**** DATA ****

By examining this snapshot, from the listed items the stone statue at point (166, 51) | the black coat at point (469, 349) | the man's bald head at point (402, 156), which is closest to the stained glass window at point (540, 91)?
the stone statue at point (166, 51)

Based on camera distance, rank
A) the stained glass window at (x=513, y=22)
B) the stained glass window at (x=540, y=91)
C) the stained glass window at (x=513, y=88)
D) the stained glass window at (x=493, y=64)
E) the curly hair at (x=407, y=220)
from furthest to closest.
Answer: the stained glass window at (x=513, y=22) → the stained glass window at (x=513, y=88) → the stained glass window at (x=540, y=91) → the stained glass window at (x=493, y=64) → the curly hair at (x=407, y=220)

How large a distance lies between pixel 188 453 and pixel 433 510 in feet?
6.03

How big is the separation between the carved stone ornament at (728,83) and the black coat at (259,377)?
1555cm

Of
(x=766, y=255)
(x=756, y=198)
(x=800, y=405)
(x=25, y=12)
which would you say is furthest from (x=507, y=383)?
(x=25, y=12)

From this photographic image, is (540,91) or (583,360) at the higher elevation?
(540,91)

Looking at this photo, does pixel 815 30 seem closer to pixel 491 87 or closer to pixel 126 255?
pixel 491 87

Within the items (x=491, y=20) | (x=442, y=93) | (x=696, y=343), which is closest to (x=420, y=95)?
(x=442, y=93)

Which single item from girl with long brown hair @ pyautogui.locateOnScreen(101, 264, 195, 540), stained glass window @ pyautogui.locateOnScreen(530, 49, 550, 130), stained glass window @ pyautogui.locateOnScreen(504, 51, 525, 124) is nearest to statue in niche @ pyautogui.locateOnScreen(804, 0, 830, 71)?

****

Exact copies of all the records are required.

EXERCISE RESPONSE —
By examining this snapshot, from the listed items the stone statue at point (166, 51) | the black coat at point (469, 349) | the man's bald head at point (402, 156), which is closest to the stained glass window at point (540, 91)?
the stone statue at point (166, 51)

Based on camera distance, rank
A) the stained glass window at (x=513, y=22)
B) the stained glass window at (x=540, y=91)
C) the stained glass window at (x=513, y=88)
D) the stained glass window at (x=493, y=64)
E) the curly hair at (x=407, y=220)
from furthest to closest.
Answer: the stained glass window at (x=513, y=22) → the stained glass window at (x=513, y=88) → the stained glass window at (x=540, y=91) → the stained glass window at (x=493, y=64) → the curly hair at (x=407, y=220)

How large a distance lies between pixel 188 453 and pixel 433 510 in feet?
6.03

How big is the separation between the carved stone ornament at (728,83) and the black coat at (259,377)?
1555cm

Of
(x=766, y=255)
(x=756, y=198)
(x=800, y=405)
(x=25, y=12)
which would you say is furthest from (x=507, y=383)?
(x=25, y=12)

From this photographic image, is (540,91) or (583,360) at the higher elevation?
(540,91)

Looking at this photo, does pixel 815 30 seem closer to pixel 491 87 or closer to pixel 126 255?
pixel 491 87

Within the items (x=491, y=20) | (x=442, y=93) | (x=696, y=343), which is closest to (x=420, y=95)?
(x=442, y=93)

Which single item from girl with long brown hair @ pyautogui.locateOnScreen(101, 264, 195, 540), stained glass window @ pyautogui.locateOnScreen(530, 49, 550, 130), stained glass window @ pyautogui.locateOnScreen(504, 51, 525, 124) is nearest to statue in niche @ pyautogui.locateOnScreen(804, 0, 830, 71)?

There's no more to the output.